### Goal
Restate, word for word, the run of lines that starts at the line containing "In the visible" and ends with the final line of the listing. Leave pictures out.

Items from a data source:
· · · ·

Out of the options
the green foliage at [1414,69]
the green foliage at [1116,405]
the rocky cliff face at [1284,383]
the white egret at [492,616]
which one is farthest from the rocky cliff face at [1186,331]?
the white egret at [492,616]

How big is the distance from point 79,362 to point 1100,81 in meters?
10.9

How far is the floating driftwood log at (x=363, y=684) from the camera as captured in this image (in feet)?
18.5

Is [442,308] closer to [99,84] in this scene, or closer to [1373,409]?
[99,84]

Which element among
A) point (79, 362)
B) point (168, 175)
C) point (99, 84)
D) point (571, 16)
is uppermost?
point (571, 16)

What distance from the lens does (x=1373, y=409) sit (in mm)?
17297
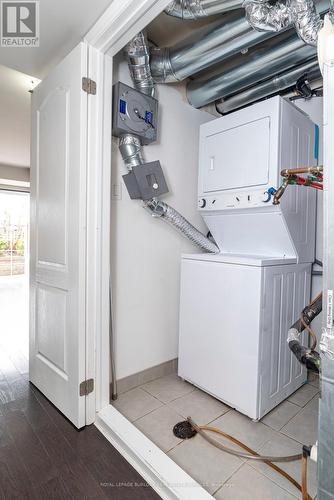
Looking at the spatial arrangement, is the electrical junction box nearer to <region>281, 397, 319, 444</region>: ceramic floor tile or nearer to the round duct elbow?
the round duct elbow

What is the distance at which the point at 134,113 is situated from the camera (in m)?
1.80

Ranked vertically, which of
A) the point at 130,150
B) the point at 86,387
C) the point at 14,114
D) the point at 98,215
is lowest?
the point at 86,387

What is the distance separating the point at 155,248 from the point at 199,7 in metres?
1.48

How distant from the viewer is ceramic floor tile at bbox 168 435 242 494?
1.25 metres

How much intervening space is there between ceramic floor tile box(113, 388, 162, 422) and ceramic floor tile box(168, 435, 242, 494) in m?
0.37

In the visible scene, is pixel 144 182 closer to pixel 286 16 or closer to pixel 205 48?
pixel 205 48

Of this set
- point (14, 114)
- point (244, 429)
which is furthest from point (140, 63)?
point (244, 429)

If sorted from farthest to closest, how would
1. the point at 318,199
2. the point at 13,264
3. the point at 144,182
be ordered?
1. the point at 13,264
2. the point at 318,199
3. the point at 144,182

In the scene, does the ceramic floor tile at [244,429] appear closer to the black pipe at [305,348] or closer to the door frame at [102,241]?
the door frame at [102,241]

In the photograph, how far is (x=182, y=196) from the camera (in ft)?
7.59

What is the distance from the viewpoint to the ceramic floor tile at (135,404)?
173 cm

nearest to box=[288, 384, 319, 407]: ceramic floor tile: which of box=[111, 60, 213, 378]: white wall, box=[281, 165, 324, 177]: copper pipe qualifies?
box=[111, 60, 213, 378]: white wall

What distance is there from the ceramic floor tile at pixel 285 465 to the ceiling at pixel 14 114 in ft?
10.3

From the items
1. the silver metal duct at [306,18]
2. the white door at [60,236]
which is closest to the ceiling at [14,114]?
the white door at [60,236]
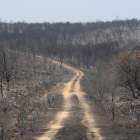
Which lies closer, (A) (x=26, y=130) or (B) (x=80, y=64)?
(A) (x=26, y=130)

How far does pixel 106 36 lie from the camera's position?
132500mm

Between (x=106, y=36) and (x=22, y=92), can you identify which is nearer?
(x=22, y=92)

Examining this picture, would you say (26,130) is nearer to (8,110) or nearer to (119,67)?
(8,110)

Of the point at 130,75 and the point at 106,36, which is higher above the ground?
the point at 106,36

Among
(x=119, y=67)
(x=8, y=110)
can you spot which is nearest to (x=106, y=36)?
(x=119, y=67)

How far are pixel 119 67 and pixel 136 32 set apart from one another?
12858cm

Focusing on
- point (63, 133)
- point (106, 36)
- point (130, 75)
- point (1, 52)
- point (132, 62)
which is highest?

· · · ·

### Written answer
In the visible scene, is pixel 144 182 closer to pixel 286 16 or closer to pixel 205 48?
pixel 205 48

Of this set
- point (14, 114)
- point (244, 429)
which is furthest from point (140, 63)?
point (244, 429)

If sorted from farthest to closest, how would
1. the point at 318,199
2. the point at 13,264
3. the point at 144,182
be ordered?
1. the point at 13,264
2. the point at 318,199
3. the point at 144,182

In the scene, does the ceramic floor tile at [244,429] appear closer to the black pipe at [305,348] or closer to the door frame at [102,241]?
the door frame at [102,241]

In the photograph, how far is (x=182, y=196) from the camera (in ft)?
7.59

What is the distance from the viewpoint to the ceramic floor tile at (135,404)?
173 cm

nearest to box=[288, 384, 319, 407]: ceramic floor tile: which of box=[111, 60, 213, 378]: white wall, box=[281, 165, 324, 177]: copper pipe qualifies?
box=[111, 60, 213, 378]: white wall

What distance is there from the ceramic floor tile at pixel 285 465 to the ceiling at pixel 14 114 in ft?
10.3

From the items
1. the silver metal duct at [306,18]
2. the white door at [60,236]
which is closest to the ceiling at [14,114]?
the white door at [60,236]
Which lies closer, (A) (x=26, y=130) or (B) (x=80, y=64)?
(A) (x=26, y=130)

How far does pixel 106 36 lie from the camera's position?
132500mm

Between (x=106, y=36) and (x=22, y=92), can you identify which is nearer?
(x=22, y=92)

Examining this picture, would you say (26,130) is nearer to (8,110) or nearer to (119,67)?
(8,110)

Of the point at 130,75 and the point at 106,36, which is higher above the ground?
the point at 106,36

Among
(x=119, y=67)
(x=8, y=110)
can you spot which is nearest to (x=106, y=36)?
(x=119, y=67)

How far are pixel 119 67 and pixel 136 32 set apart from one another?
12858cm

Focusing on
- point (63, 133)
- point (106, 36)
- point (130, 75)
- point (1, 52)
- point (132, 62)
which is highest?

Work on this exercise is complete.